GOAL OF THE EXERCISE. Rewrite the stretch of entries from the line containing "What is the distance" through the end of the entries, replacing "Studying" with "Examining" and leaving everything else unchanged.

[Dataset items]
++++++++++++++++++++

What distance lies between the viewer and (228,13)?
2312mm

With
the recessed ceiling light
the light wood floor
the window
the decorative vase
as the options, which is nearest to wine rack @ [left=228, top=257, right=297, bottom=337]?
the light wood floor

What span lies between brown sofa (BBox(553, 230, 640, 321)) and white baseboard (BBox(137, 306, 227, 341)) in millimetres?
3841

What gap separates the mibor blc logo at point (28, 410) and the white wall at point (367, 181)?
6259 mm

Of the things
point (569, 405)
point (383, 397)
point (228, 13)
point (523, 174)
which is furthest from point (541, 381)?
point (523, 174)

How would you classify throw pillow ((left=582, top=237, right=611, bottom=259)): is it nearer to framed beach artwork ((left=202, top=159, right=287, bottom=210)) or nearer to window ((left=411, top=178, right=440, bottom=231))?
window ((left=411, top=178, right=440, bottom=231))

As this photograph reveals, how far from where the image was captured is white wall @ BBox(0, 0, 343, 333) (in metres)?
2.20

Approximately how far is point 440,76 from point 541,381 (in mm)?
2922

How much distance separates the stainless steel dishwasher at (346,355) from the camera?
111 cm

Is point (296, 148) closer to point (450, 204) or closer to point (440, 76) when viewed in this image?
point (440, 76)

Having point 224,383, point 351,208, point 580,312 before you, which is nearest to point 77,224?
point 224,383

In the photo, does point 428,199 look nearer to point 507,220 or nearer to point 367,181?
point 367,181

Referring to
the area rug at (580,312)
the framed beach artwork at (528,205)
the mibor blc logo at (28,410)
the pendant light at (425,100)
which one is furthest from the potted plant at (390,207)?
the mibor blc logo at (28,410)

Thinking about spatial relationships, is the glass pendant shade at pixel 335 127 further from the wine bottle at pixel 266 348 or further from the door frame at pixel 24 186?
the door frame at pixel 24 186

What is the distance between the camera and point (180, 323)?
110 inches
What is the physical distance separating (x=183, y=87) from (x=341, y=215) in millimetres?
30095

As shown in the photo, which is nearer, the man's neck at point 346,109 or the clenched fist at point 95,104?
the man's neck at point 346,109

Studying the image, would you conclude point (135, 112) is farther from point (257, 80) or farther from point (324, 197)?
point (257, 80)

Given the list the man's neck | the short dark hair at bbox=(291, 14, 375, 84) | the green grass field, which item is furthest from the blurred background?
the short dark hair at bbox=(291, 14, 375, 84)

++++++++++++++++++++

RESPONSE FOR THIS EXERCISE.
What is the distance between the camera and point (180, 323)?
110 inches
What is the physical distance separating (x=183, y=87) from (x=341, y=215) in millimetres?
30095

As shown in the photo, which is nearer, the man's neck at point 346,109 or the clenched fist at point 95,104?
the man's neck at point 346,109

Examining the image, would you conclude point (135, 112) is farther from point (257, 80) or farther from point (324, 197)?
point (257, 80)

Given the list the man's neck | the short dark hair at bbox=(291, 14, 375, 84) | the green grass field, which item is furthest from the blurred background?
the short dark hair at bbox=(291, 14, 375, 84)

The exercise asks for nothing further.